Tras la celebrada última novela, El sueño de la historia (Tusquets, 2000), Jorge Edwards (Santiago de Chile, 1931), Premio Cervantes 1999, rescata ahora del olvido su primera novela, El peso de la noche, publicada en 1965. Treinta y cinco años separan aquella de esta; con treinta y cuatro la publicó originariamente. Edwards no puede evitar ser un espléndido prosista, de ahí que sea reconocido como un excelente lector de poesía: el ritmo, la cadencia, la respiración entre palabra y palabra son piezas decisivas en el tablero narrativo que Edwards pone siempre en juego. De uno de los protagonistas de esta novela, Francisco, se afirma que “no comprendía bien el sentido de las palabras, pero su ritmo lo arrastraba, lo llenaba de una exaltación incontenible”.

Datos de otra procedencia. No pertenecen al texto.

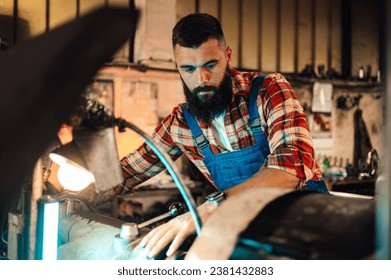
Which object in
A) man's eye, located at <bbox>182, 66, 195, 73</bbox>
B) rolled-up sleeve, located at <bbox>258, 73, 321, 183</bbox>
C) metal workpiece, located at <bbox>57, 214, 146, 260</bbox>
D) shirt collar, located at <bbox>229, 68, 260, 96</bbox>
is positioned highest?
man's eye, located at <bbox>182, 66, 195, 73</bbox>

En El sueño de la historia la memoria del Narrador era capaz de levantar y sostener la novela bajo la forma de una involuntaria crónica de la historia reciente de Chile (en este mismo sentido ha dicho el que fue secretario de Pablo Neruda: “Busco lugares de la infancia y del pasado y a menudo me doy cuenta de que ya no existen.”). En el peso de la noche, claustrofóbico título como lo es parte del ambiente que narra, asistimos, nocturna y sigilosamente, al descubrimiento de la vida sexual y literaria de un joven llamado Francisco, y a las idas y venidas de su tío Joaquín, auspiciadas siempre bajo el amparo del alcohol, la oscuridad y el juego. Pero la novela es algo más que la simple recreación ficticia de una familia acaudalada que gobierna la señora Cristina. La metáfora de la noche, de lo que está oscuro y que, por lo tanto, necesita ser iluminado, es enormemente sugerente y nos pone sobre la pista tras la que podemos rescatar, no obstante, no la noche, sino “la invasión rítmica de luz verde.” O lo que es lo mismo: la memoria. Rescatar de la memoria
Edwards se detiene una y otra vez en presentarnos dos historias paralelas, pero es la voz del narrador la que seduce al lector. Su fuerza es ineludible. La mayor de las veces basta comprobar cómo el escritor chileno cincela, como si fuera un escultor, las escenas a golpe de palabra. Las oraciones caen por el peso de la noche, sí, pero, sobre todo, por el peso de la literatura de Edwards. Su escritura sorprende en esta primeriza obra porque está ya gobernada por el ajuste en el tono, que en ningún momento percibimos impostado, y por una notable exigencia estilística (“Olas poderosas que reventaban en silencio. Roqueríos desiertos… Era una orgía de sol en los vidrios curvos de la cabina. A veces las hélices recibían un sablazo de luz”).
Se agradece esta lectura que viene a respaldar, de una manera muy particular, (el valor, no importa repetirlo, estriba en la solidez del proyecto narrativo) la trayectoria de uno de los más destacados novelistas hispanoamericanos del momento.